START LISTED RECORDS

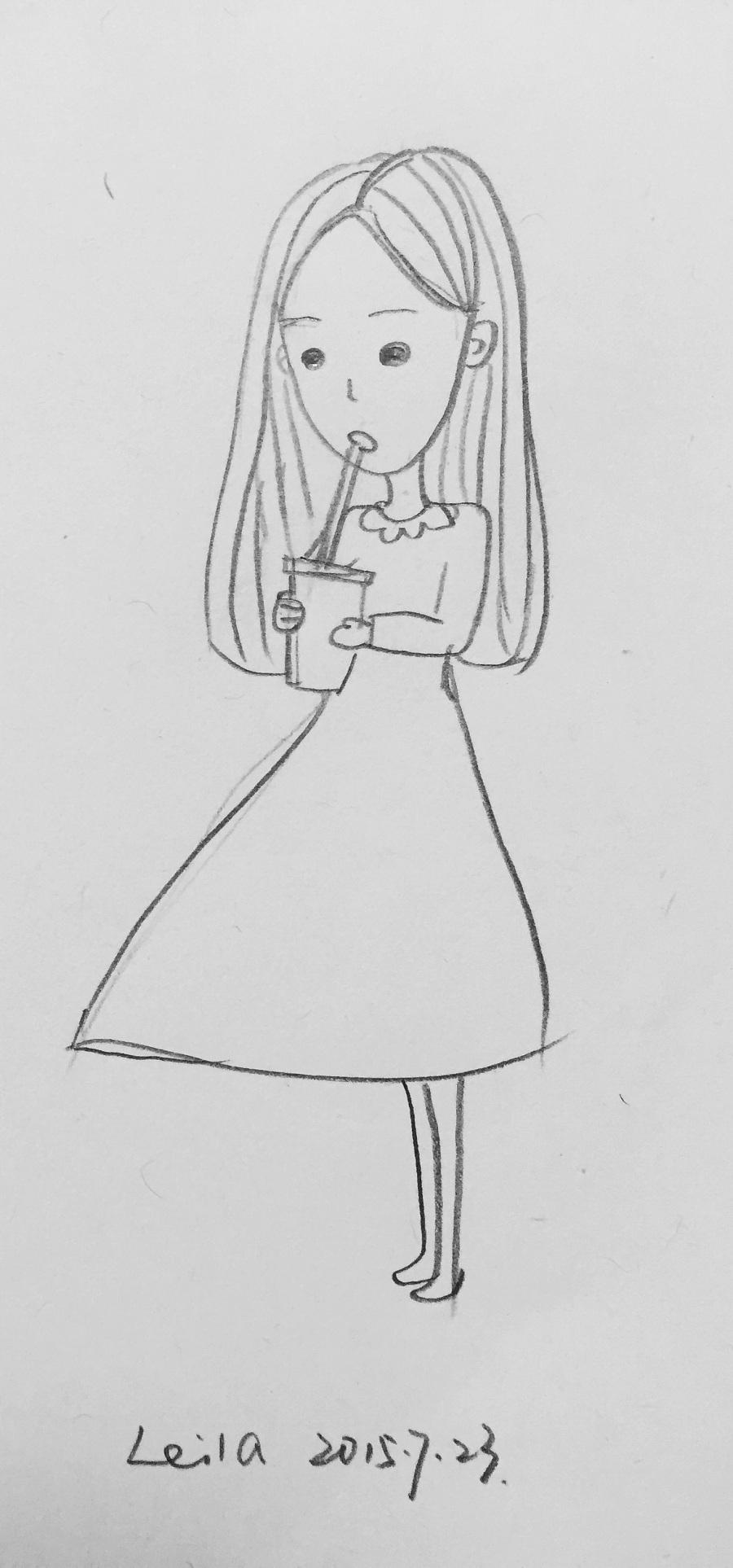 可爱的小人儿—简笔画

END LISTED RECORDS
START LISTED RECORDS

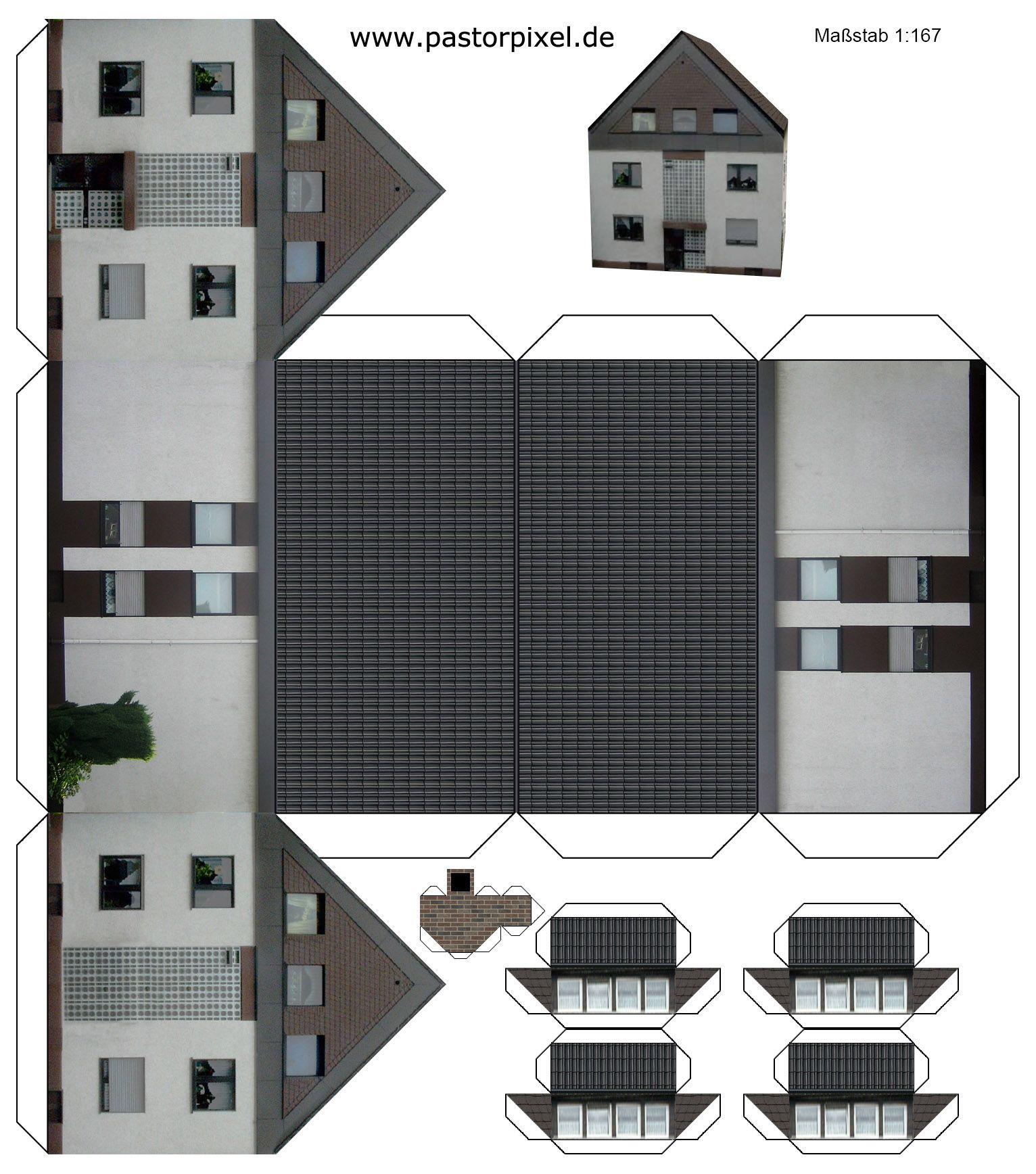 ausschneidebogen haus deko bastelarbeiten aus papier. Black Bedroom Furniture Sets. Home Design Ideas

END LISTED RECORDS
START LISTED RECORDS

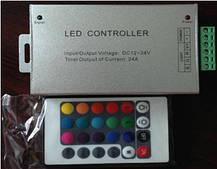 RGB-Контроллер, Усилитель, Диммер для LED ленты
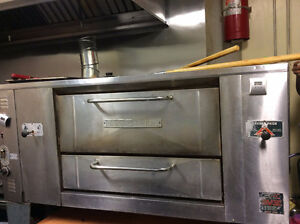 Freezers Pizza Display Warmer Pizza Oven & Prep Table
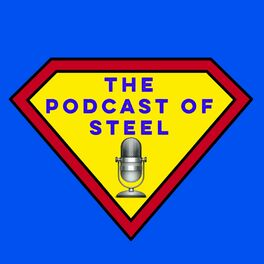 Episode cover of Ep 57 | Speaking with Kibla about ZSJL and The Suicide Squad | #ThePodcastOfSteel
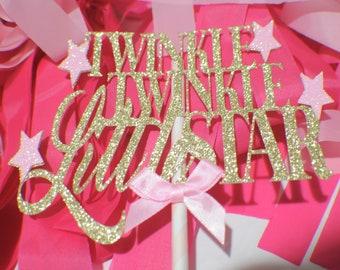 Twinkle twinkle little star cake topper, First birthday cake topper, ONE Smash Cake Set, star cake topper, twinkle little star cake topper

END LISTED RECORDS

Set the pictures aside and reproduce exactly the lines above, from the line holding "RGB-Контроллер, Усилитель, Диммер" through the line holding "Twinkle twinkle little", both included, with nothing else.

REPLY TO THE EXERCISE –
 RGB-Контроллер, Усилитель, Диммер для LED ленты
 Freezers Pizza Display Warmer Pizza Oven & Prep Table
 Episode cover of Ep 57 | Speaking with Kibla about ZSJL and The Suicide Squad | #ThePodcastOfSteel
 Twinkle twinkle little star cake topper, First birthday cake topper, ONE Smash Cake Set, star cake topper, twinkle little star cake topper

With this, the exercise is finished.